◆ Exercise data ◆
____
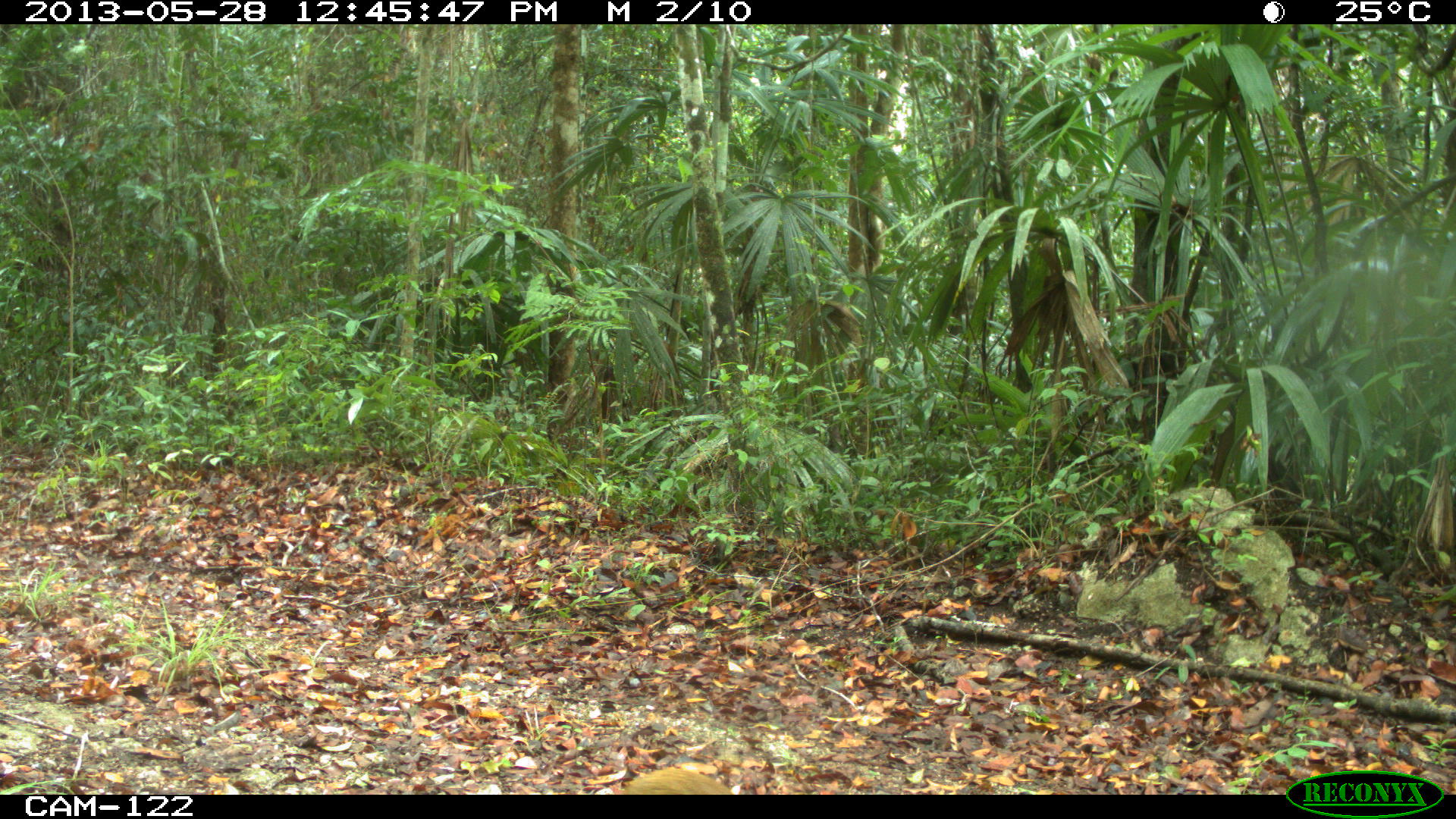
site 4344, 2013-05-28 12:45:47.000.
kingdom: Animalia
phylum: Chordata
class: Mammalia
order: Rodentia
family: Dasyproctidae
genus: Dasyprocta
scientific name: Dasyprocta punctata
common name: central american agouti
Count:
____
◆ What you need to do ◆
Only the lines from the one holding "phylum: Chordata" through the end of the records should appear in the answer, each repeated exactly.

◆ Answer to the exercise ◆
phylum: Chordata
class: Mammalia
order: Rodentia
family: Dasyproctidae
genus: Dasyprocta
scientific name: Dasyprocta punctata
common name: central american agouti
Count:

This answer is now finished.